▶ Text provided:
════════════════════
HIV/AIDS is by far one of the most devastating global epidemics that has baffled clinicians and researchers worldwide. Strides to mitigate the catastrophic effects that troubled those living with HIV in the 20th century are apparent. They stem from the meticulous research into understanding the virus to ongoing trials to find an HIV vaccine.

Various drugs, termed antiretroviral therapies, have proved essential in reducing the burden of the disease and its complications. Fewer people die of AIDS-related illnesses now than in the 1980s. Nonetheless, continued rhetoric about living with HIV and efforts to mitigate its spread must suffice if we envision a 95-95-95 strategy by 2030.

For a disease that has afflicted almost every household in Africa, it becomes prudent that clinicians continue to be at the forefront through educating the masses about the prevention measures that are in place to halt HIV spread. Today, we highlight the roles of clinicians in mitigating disease spread.
════════════════════
▶ Problem set:
[A] Reproduce the part of the HIV/AIDS passage that opens with the words containing "HIV/AIDS is by" and closes with "an HIV vaccine.".
[B] By what year does the HIV/AIDS passage envision a 95-95-95 strategy?

▶ Data section:
════════════════════
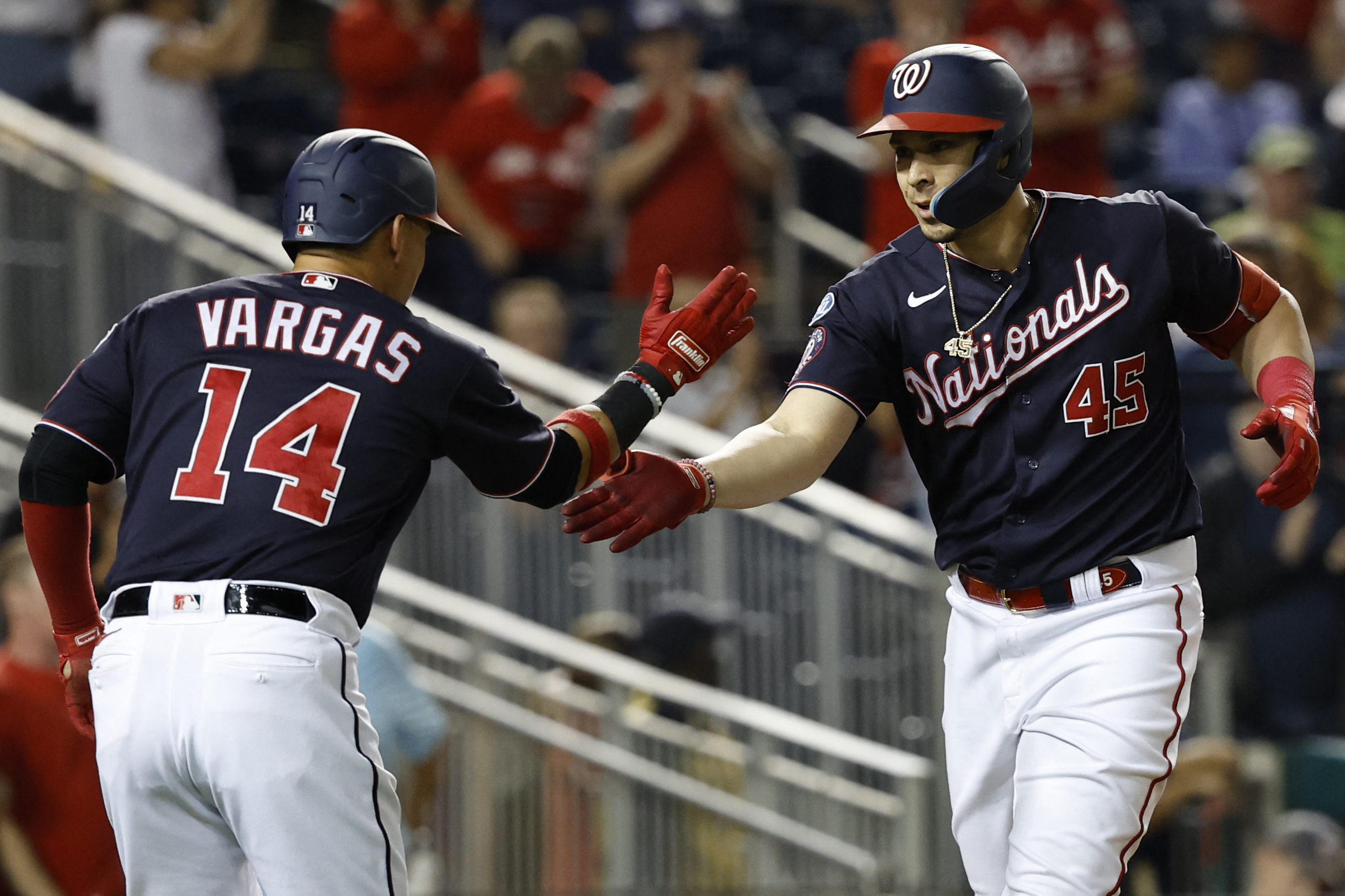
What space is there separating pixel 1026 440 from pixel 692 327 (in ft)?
2.72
════════════════════
▶ Solved tasks:
[A]
HIV/AIDS is by far one of the most devastating global epidemics that has baffled clinicians and researchers worldwide. Strides to mitigate the catastrophic effects that troubled those living with HIV in the 20th century are apparent. They stem from the meticulous research into understanding the virus to ongoing trials to find an HIV vaccine.

[B] 2030